AppDispatcher.register(function(payload){
  var action = payload.action;
  switch(action.actionType){
    case appConstants.ADD_ITEM:
      addItem(action.data);
      todoStore.emit(CHANGE_EVENT);
      break;
    case appConstants.REMOVE_ITEM:
      removeItem(action.data);
      todoStore.emit(CHANGE_EVENT);
      break;
    default:
      return true;
  }
});

module.exports = todoStore;

Let’s walk step by step through the whole process now.
- Our todoStore is created, creating a place where our data lives, some setter functions, a todoStore object with a getList method a addChangeListener and removeChangeListener function, and we register our callbacks with the Dispatcher.
- When our component mounts, we pass _.onChange to todoStore.addChangeListener which makes it so whenever the Store hears the “CHANGE” event, it will run _.onChange which will refetch the data from the store using todoStore.getList() and update its own state with the data returned from getList().
- A user clicks “Submit” wanting to add a new item to their todo list which invokes a method on the component which we’ll call handleAddItem.
- handleAddItem runs and invokes the todoActions.addItem method passing it the new item to add.
- The addItem method on our todoActions object invokes AppDispatcher.handleAction passing it an object with the actionType of appConstants.ADD_ITEM and the data of the original todo item.
- When AppDispatcher.handleAction invokes, it emits appConstants.ADD_ITEM, because of step 1, the callback we passed to AppDispatcher.register in our Store is invoked, the switch statement catches the appConstants.ADD_ITEM conditional and then addItem is invoked which pushes the new item onto our data in the Store.
- todoStore emits a “CHANGE” event then because of step 2, todoStore hears that event which invokes the callback function which was passed to it which was originally _onChange in our component
- _onChange runs which uses todoStore.getList() in order to update its own internal state and now we’ve gone full circle.

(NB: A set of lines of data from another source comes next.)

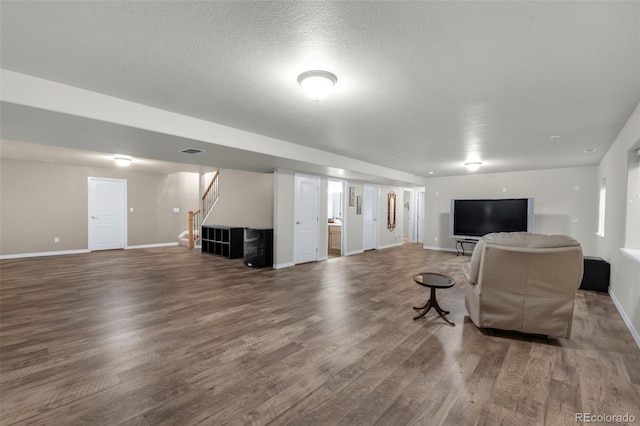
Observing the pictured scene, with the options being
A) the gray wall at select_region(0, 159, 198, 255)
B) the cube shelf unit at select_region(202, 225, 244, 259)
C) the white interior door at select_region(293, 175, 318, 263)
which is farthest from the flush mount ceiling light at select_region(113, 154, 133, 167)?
the white interior door at select_region(293, 175, 318, 263)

Think of how data travels in a Flux app, and that patterns remains the same with REST calls. Your action makes a request, gets the data, then dispatches the dispatcher which triggers the store, etc.  And so the data would then be passed from the Action handler to the Dispatcher and then finally to the store where it would be updated and emit the correct event.

ReactJs does not really require any particular AJAX call paradigm. Would you then use some kind of Promise library to make those async calls and require that framework just in the Actions Handler module. Then on the resolve move to the Dispatcher? Is there a best practice suggestion for that kind of action?  - Exactly. I love Promise based HTTP client for the browser and node.js. I like to have a utils file which handles my AJAX requests. So it goes view -> (actions -> utils -> get data) -> dispatcher -> store -> emit change.